A gripe espanhola e os esportes em Curitiba

Aspectos da arquibancada, provavelmente do Campo da Graciosa, em Curitiba, no Torneio de Encerramento de 1919. Foto/reprodução: Vida Sportiva, 26 abr 1919, p.5

Anteriormente, vimos como Recife, Rio de Janeiro e São Paulo foram afetados com a gripe espanhola e a realização dos esportes. Agora, é a vez de compreender como a mesma pandemia afetou a capital paranaense, Curitiba, nas práticas esportivas e de lazer na cidade.

Os domingos na capital paranaense costumavam ser agitados. Eram os jogos do campeonato da Associação Paranaense de Futebol e também as corridas de turfe, no Jockey Club Paranaense. Os jornais da época eram enfáticos em relatar que uma grande plateia comparecia a esses eventos. 

Consultei dois jornais de Curitiba, o Diário da Tarde e A República. No momento em que a gripe espanhola começou a aparecer em suas páginas, este jornais dedicavam suas principais manchetes para os desfechos da primeira guerra mundial e o conflito entre Chile e Peru. Era comum, também, uma seção de telégrafos de outros estados, em que se podia acompanhar a situação da capital federal, o Rio de Janeiro.

Foto/reprodução: Diário da Tarde, 21 out 1918, p.1

Quanto aos esportes, ambos os jornais costumavam anunciar as partidas de futebol que ocorreriam nos finais de semana. O jornal A República tinha a coluna Vida Sportiva. O Diário da Tarde tinha a Secção Sportiva. Além disso, na segunda-feira, tais colunas apresentavam os resultados das partidas realizadas no final de semana. 

A revista Vida Sportiva, do Rio de Janeiro, também fazia cobertura tímida dos esportes de outros estados. No dia 4 de maio de 1918, falava-se que “nos meios sportivos paranaenses é intensa a animação pelo campeonato de football de 1918” (p. 22). Entre os participantes do campeonato, estavam sete equipes, sendo o América-Paraná F. Club o defensor do título que havia conquistado no ano anterior.

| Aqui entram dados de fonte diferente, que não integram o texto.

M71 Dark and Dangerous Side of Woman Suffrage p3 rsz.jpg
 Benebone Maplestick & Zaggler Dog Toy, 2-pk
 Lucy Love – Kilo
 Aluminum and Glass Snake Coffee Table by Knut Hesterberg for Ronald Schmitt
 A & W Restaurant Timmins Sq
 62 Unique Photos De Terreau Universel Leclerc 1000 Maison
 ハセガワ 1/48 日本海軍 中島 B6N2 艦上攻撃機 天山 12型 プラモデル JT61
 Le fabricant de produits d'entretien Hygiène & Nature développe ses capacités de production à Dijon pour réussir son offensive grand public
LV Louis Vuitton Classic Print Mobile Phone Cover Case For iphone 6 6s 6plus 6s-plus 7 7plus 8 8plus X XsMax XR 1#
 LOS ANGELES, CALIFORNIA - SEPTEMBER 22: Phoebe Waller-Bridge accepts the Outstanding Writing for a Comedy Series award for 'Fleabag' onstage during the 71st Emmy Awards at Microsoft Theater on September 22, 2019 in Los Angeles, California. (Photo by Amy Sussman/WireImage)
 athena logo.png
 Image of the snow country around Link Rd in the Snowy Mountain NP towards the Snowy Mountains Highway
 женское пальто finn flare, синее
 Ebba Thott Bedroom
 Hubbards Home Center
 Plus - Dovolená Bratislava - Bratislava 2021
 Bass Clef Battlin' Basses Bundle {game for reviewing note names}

Além dele, também jogavam o Curytiba F. Club, o Britania F. Club, o Agua Verde F. Club, o Operario F. Club. Além desses, havia a Associação Athletica Academica (formada a partir de estudantes da Universidade do Paraná), com o diferencial de contar com alguns jogadores que haviam jogado em São Paulo.  

Um exemplo da cobertura da imprensa paranaense das partidas foi o jogo disputado entre o Água Verde contra o América, no dia 20 de outubro de 1918. Uma grande plateia foi torcer pelas equipes. Segundo o jornal Diário da Tarde, “a assistência foi numerosa e não cessou de torcer grandemente, acompanhando com visível interesse todas as peripécias do jogo” (21 out. 1918, p. 2).

Quanto ao turfe, foi dito que, devido ao mau tempo, as “Grandes Corridas” do dia 20 de outubro foram remarcadas para a semana seguinte, no dia 27 de outubro. Os anúncios da nova data apresentavam uma nota avisando que, “…para evitar agglomeração nos guichês do Prado” colocariam à disposição dos interessados na secretaria do Jockey (…) “bilhetes de ingresso a preço de costume” (Diário da Tarde, p. 3). Essa nota não está presente em corridas anteriores. Nem nos anúncios feitos no ano seguinte, o que demonstra, desde já, uma preocupação da sociedade com possíveis aglomerações para venda de bilhetes e agravamento da doença.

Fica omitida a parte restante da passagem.